**PROBLEM 1**
Answer these questions about the passage on the Masai reserve:
(a) Whom did the Governor call to the meeting?
(b) How many acres adjoining the southern reserve were proposed for the new reserve?
(c) What has been doubted about the new reserve since the meeting?

**READING TEXT**
[Start of section]

It soon became obvious that the northern Masai reserve was inadequate for their increased requirements. Encroachment on the land surrounding it on all sides was becoming common. His Excellency the Governor therefore called a meeting of the headmen of the tribe and explained the situation. A removal was suggested from the northern reserve to an extended new reserve in the 2,000,000 acres adjoining the southern reserve already mentioned. This would achieve two important objects. First, it would bring the Masai tribes all together as formerly. Secondly, it would provide them with an extended reserve sufficient for their enlarged requirements. I am credibly informed that the new proposed reserve had been examined by experts and favourably reported on before the meeting was called and the move suggested. Doubts have since been thrown upon its grazing capabilities, and a second expert examination is now going on.

[End of section]

**RECORDS SHOWN**
[Start of section]

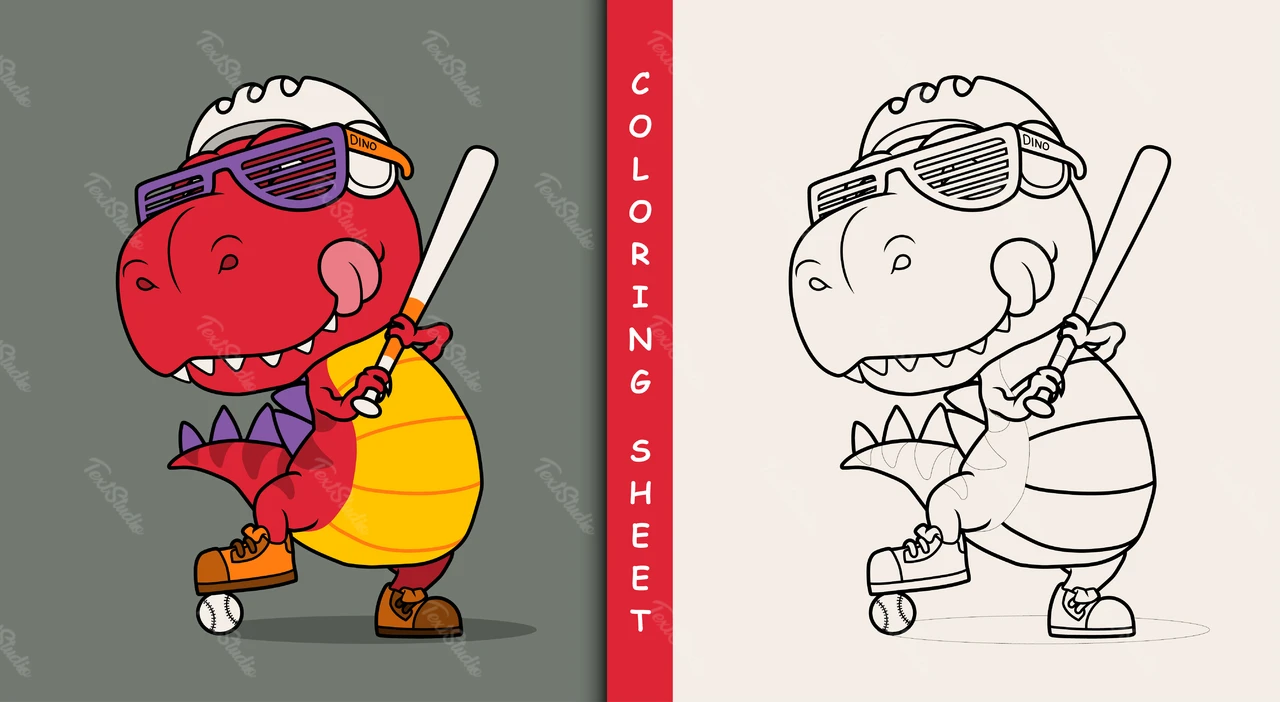Dibujos animados de dinosaurios para colorear
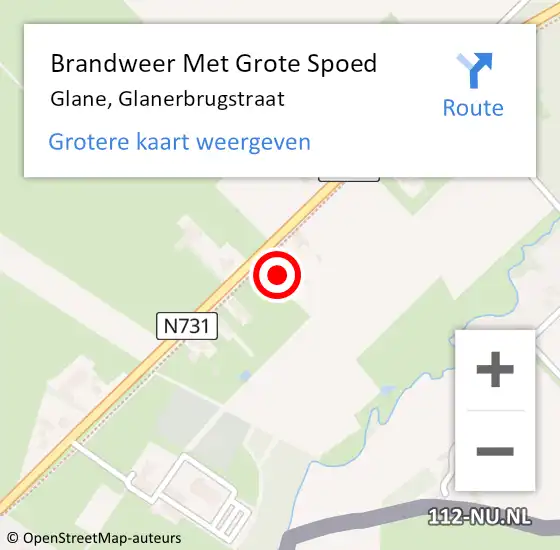 Locatie op kaart van de 112 melding: Brandweer Met Grote Spoed Naar Glane, Glanerbrugstraat op 20 november 2016 00:53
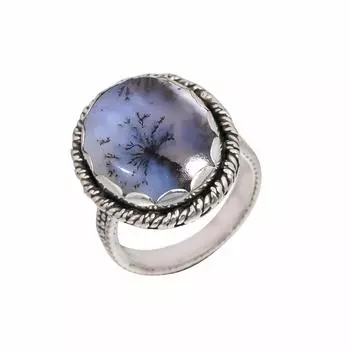 Dendritic Agate - Brazil Gemstone 925 Sterling Silver Ring V7863, White Ring, Oval Ring, Valentin s Day Gift, Gift For Her, Birthday Gift, Handmade Je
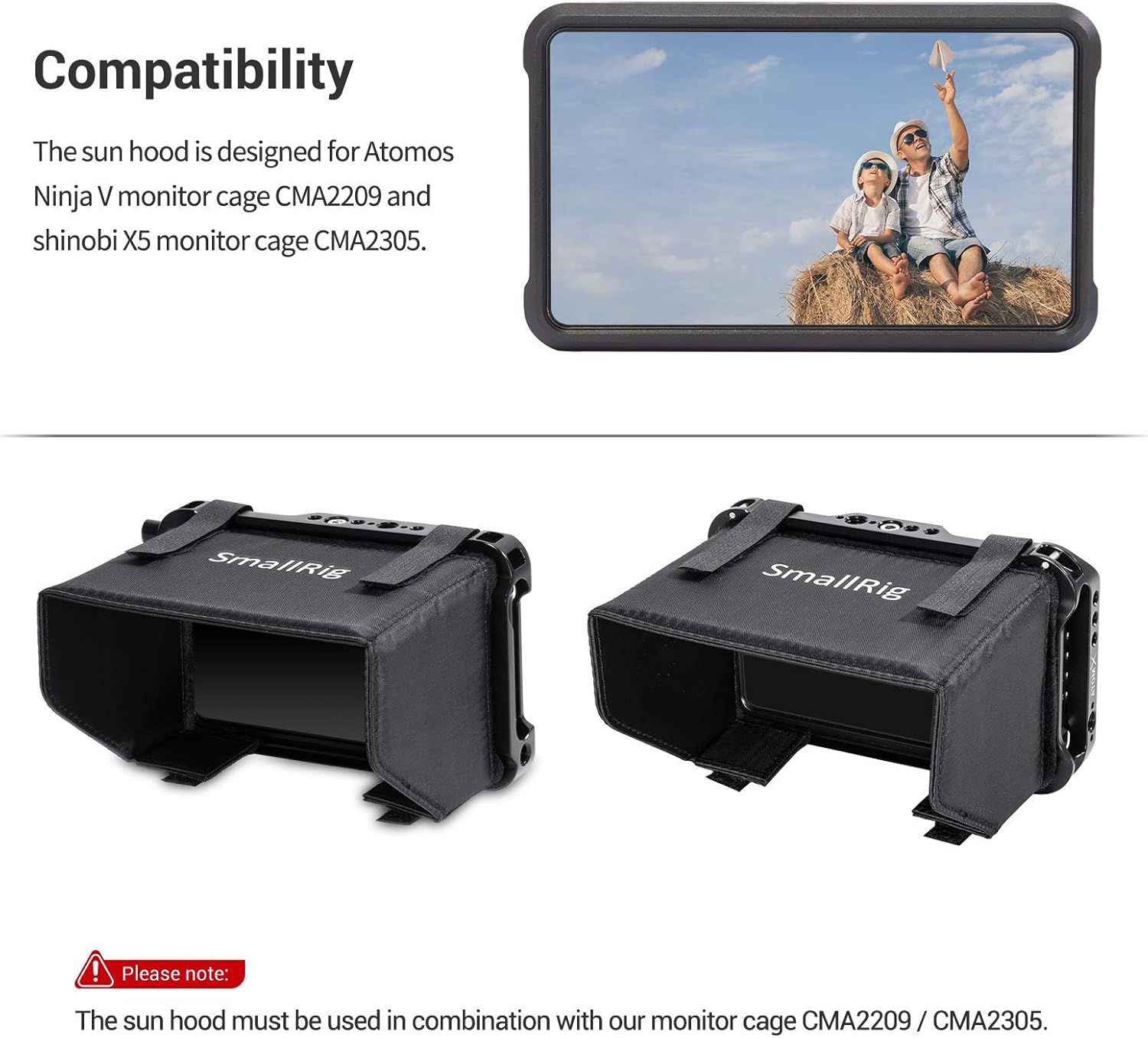 SMALLRIG Sun Hood for Atomos Ninja V Monitor, Sunshade for Ninja V Recorders- 2269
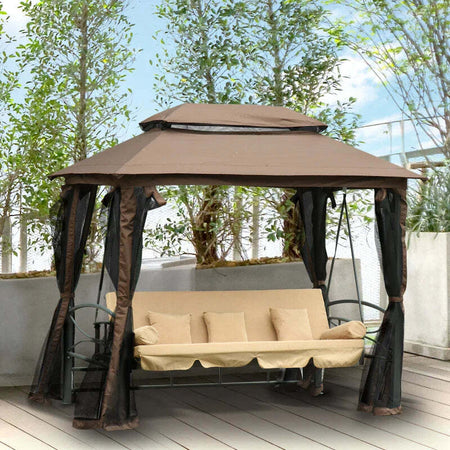 Dondolo-3-Posti-da-Giardino-Convertibile-in-Lettino-con-Gazebo,-con-Zanzariera-e-Cuscini,-257x175x240cm-Cachi--84A-182
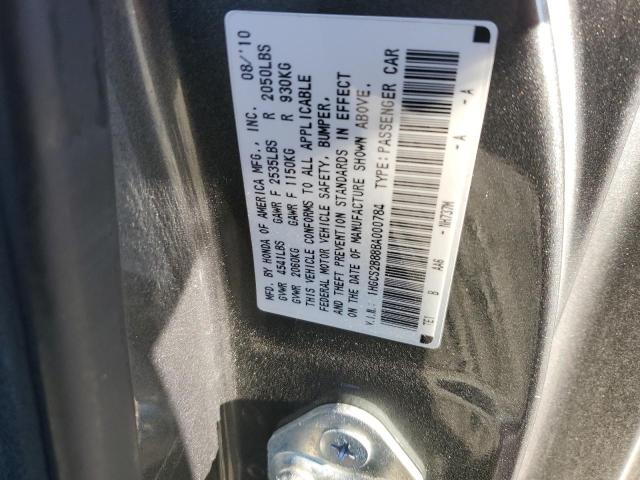 1HGCS2B88BA000784 - 2011 HONDA ACCORD EXL GRAY photo 12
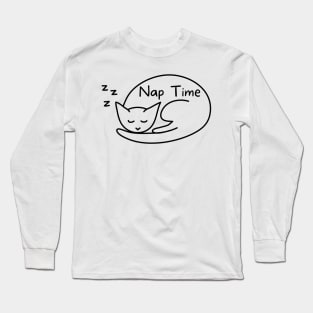 Nap Time. Funny Cat Lover Design. Long Sleeve T-Shirt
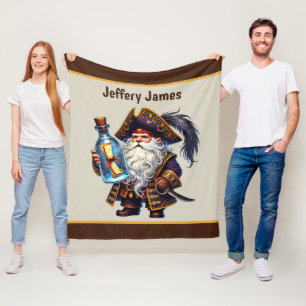 Leuke jongens piraat liefhebbers voeg naam toe  fleece deken
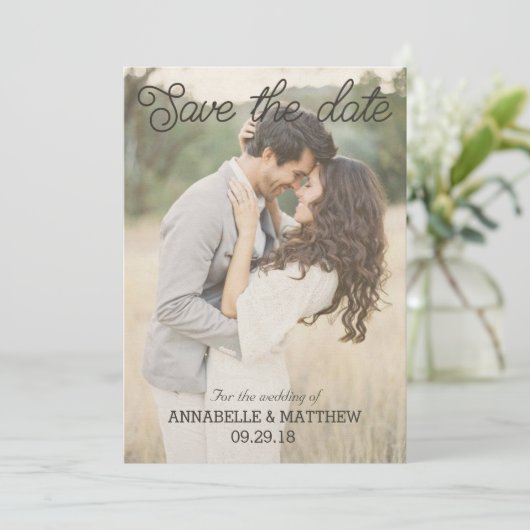 Sparen de datum de  uitnodiging van het begin (Staand voorkant)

[End of section]

**PROBLEM 2**
Please extract the text of every entry in Block 1 above, word for word, and leave the pictures out.

**TASK SOLUTION 1**
(a) The headmen of the tribe.
(b) 2,000,000 acres.
(c) Its grazing capabilities.

**TASK SOLUTION 2**
Dibujos animados de dinosaurios para colorear
 Locatie op kaart van de 112 melding: Brandweer Met Grote Spoed Naar Glane, Glanerbrugstraat op 20 november 2016 00:53
 Dendritic Agate - Brazil Gemstone 925 Sterling Silver Ring V7863, White Ring, Oval Ring, Valentin s Day Gift, Gift For Her, Birthday Gift, Handmade Je
 SMALLRIG Sun Hood for Atomos Ninja V Monitor, Sunshade for Ninja V Recorders- 2269
 Dondolo-3-Posti-da-Giardino-Convertibile-in-Lettino-con-Gazebo,-con-Zanzariera-e-Cuscini,-257x175x240cm-Cachi--84A-182
 1HGCS2B88BA000784 - 2011 HONDA ACCORD EXL GRAY photo 12
 Nap Time. Funny Cat Lover Design. Long Sleeve T-Shirt
 Leuke jongens piraat liefhebbers voeg naam toe  fleece deken
 Sparen de datum de  uitnodiging van het begin (Staand voorkant)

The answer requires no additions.